Stellar occultations by KBO 2014 MU69 will give scientists crucial data
Artist’s impression of NASA’s New Horizons spacecraft encountering the distant Kuiper Belt Object 2014 MU69. Image Credit: NASA / JHU-APL / SwRI / Steve Gribben
Members of NASA’s New Horizons team will have three opportunities to obtain crucial data regarding 2014 MU69 – the mission’s second target – when the Kuiper Belt Object (KBO) occults three different stars within the next few weeks.
Located more than four billion miles (6.44 billion kilometers) from Earth, about a billion miles (1.6 billion kilometers) beyond Pluto, 2014 MU69 will occult, or pass directly in front of, three different stars within the next few weeks on June 3, July 10, and July 17.
Although the small KBO will block each of the stars’ light for (at most) two seconds, observing the event will provide mission scientists with an unprecedented opportunity to obtain crucial data about it, including its size, shape, orbit, and reflectivity.
Little is known about 2014 MU69 – including its orbit – because it was discovered just three years ago during a search for a second New Horizons flyby target.
New Horizons mission scientists and engineers had nearly seven years to plan the 2015 Pluto encounter but will have, at most, two years to plan this one – scheduled for January 1, 2019.

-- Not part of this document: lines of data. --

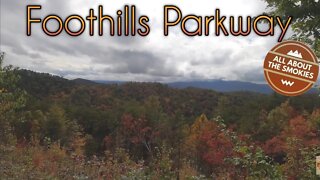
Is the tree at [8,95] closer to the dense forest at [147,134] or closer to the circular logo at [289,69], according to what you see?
the dense forest at [147,134]

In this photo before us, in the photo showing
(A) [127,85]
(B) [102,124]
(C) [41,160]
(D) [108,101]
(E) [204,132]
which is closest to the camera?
(C) [41,160]

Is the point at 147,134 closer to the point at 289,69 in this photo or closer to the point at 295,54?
the point at 295,54

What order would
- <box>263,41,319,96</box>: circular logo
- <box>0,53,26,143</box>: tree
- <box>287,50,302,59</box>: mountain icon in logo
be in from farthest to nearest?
A: 1. <box>0,53,26,143</box>: tree
2. <box>287,50,302,59</box>: mountain icon in logo
3. <box>263,41,319,96</box>: circular logo

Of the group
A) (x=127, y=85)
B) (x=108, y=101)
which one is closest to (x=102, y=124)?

“We were only able to start planning the MU69 encounter after we flew by Pluto in 2015,” said Carly Howett of the Southwest Research Institute (SwRI), deputy principal investigator of the spacecraft’s Ralph instrument. “That gives us two years, instead of almost seven years we had to plan the Pluto encounter. So it’s a very different, and in many ways, more challenging flyby to plan.”
Adding to the difficulty is the fact that so little is known about the target object.
To take advantage of the opportunities provided by the occultations, scientists are setting up both portable and stationary telescopes along the projected paths of 2014 MU69‘s shadow.
Over 50 scientists plan to observe the June 3 occultation from areas along the path in Argentina and South Africa by turning telescopes equipped with cameras at multiple locations.
A total of 22 16-inch (40-centimeter) portable telescopes and more than 24 fixed location telescopes will be spaced every six to 18 miles (10 to 25 km) along the shadow’s most likely path across the Earth to maximize the chances of one or more successful observations.